* [Directions]
• A. According to the text on hotel revenue management, what kind of pricing is now considered the industry standard for pricing guest rooms?
• B. From the text on hotel revenue management, quote everything from "Take the following" down to "Pay of $300.".

* [Extract]
——
The hospitality industry has been following revenue management practices for decades now.
Today, dynamic transient pricing is considered the industry standard for pricing guest rooms. Now, as rate transparency and channel complexity has increased, we hear hotels asking, “Can I manage my property’s revenue just by adjusting rates?” and “Why do I still need to manage rate availability?”
It is clear that there is confusion in the hospitality industry regarding dynamic pricing and its role in maximizing profitability. The confusion around pricing approaches has paved the way for vendors to claim to have complete revenue strategy solutions, even though the solution may address only the pricing aspect of revenue management, and ignore rate availability management and its benefits. Simply put, hotels cannot maximize their revenue or profitability solely by managing rate prices.
Daily pricing and the limitations of “pricing-only” decisions
To articulate the limitations of “pricing-only” approaches, let’s work on an example. Daily pricing (as opposed to arrival or length of stay pricing), is favored by many channel partners for its simplicity. However, daily pricing introduces difficulties in optimizing revenues. The reason for this is that with daily pricing, all guests from a particular segment or channel will pay the same price for each night, regardless of length of stay, and regardless of their willingness to pay – which is contrary to good dynamic pricing practices. This issue becomes much worse when availability controls are not available or used.
Take the following example of two nights for a particular property. The hotel has 20 remaining rooms available on day one, and 10 rooms on day two. There is demand for 10 rooms for one night stay for day one – at a Willingness to Pay (WtP) of $100. There is demand for 10 rooms for a one-night stay for day two – at a Willingness to Pay of $200. Finally, there is demand for 10 rooms for a two-night stay arriving day one – at a Willingness to Pay of $300.
——
* [Records supplied]
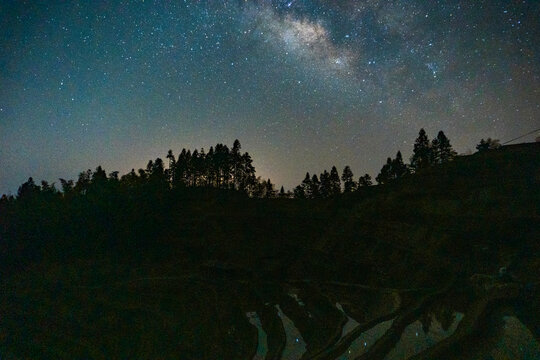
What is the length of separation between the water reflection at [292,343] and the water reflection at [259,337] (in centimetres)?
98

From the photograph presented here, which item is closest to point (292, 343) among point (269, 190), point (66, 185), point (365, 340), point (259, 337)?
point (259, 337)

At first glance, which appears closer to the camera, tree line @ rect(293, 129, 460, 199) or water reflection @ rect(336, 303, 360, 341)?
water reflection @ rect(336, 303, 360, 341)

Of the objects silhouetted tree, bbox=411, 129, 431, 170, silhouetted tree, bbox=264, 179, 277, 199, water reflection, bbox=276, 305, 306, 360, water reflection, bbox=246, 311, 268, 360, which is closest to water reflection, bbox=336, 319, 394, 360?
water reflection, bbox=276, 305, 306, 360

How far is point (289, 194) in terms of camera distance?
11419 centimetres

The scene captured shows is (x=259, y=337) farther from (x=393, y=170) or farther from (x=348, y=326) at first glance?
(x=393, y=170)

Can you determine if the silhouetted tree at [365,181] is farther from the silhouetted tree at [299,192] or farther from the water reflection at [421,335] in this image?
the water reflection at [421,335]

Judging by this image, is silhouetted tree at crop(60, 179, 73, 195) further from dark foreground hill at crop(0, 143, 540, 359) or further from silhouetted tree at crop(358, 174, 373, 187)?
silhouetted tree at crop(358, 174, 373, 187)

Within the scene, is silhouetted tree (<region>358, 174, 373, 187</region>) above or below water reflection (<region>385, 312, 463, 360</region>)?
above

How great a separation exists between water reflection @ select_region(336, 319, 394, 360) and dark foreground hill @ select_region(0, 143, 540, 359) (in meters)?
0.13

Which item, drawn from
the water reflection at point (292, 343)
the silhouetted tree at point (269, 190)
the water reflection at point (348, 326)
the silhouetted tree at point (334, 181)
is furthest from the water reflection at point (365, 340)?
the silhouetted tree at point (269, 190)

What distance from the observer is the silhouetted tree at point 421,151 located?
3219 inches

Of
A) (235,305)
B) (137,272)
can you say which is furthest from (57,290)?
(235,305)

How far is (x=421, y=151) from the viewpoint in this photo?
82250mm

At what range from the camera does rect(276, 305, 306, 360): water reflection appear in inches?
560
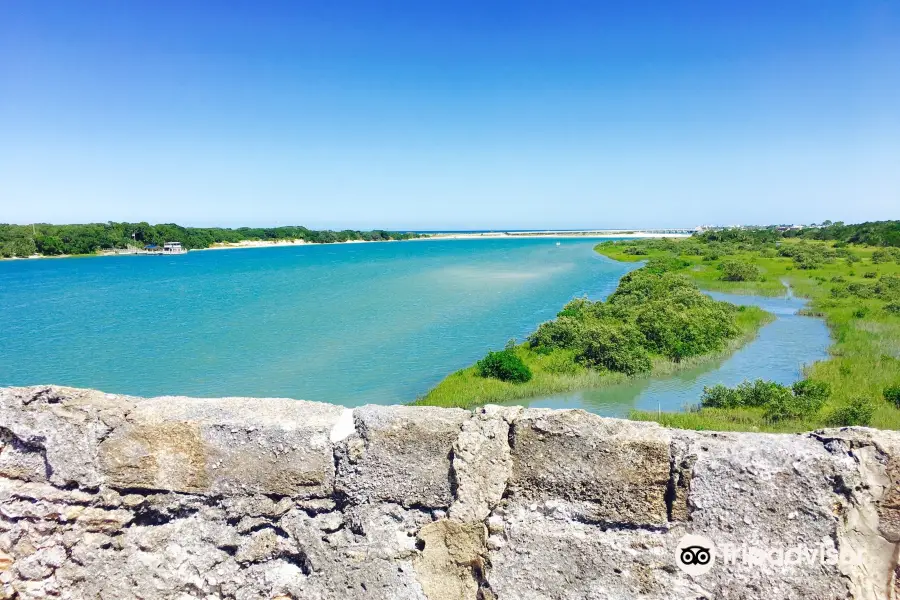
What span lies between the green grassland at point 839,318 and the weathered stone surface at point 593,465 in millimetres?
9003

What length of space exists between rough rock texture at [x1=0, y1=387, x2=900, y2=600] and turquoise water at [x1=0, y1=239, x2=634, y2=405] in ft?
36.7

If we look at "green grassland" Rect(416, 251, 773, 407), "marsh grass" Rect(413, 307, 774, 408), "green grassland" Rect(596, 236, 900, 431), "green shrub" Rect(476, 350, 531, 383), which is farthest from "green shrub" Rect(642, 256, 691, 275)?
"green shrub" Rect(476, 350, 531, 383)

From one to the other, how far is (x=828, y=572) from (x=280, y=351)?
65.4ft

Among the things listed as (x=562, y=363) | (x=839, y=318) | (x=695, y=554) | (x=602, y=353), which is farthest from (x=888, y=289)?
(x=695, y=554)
——
* [Your written answers]
• A. Dynamic transient pricing.

• B.
Take the following example of two nights for a particular property. The hotel has 20 remaining rooms available on day one, and 10 rooms on day two. There is demand for 10 rooms for one night stay for day one – at a Willingness to Pay (WtP) of $100. There is demand for 10 rooms for a one-night stay for day two – at a Willingness to Pay of $200. Finally, there is demand for 10 rooms for a two-night stay arriving day one – at a Willingness to Pay of $300.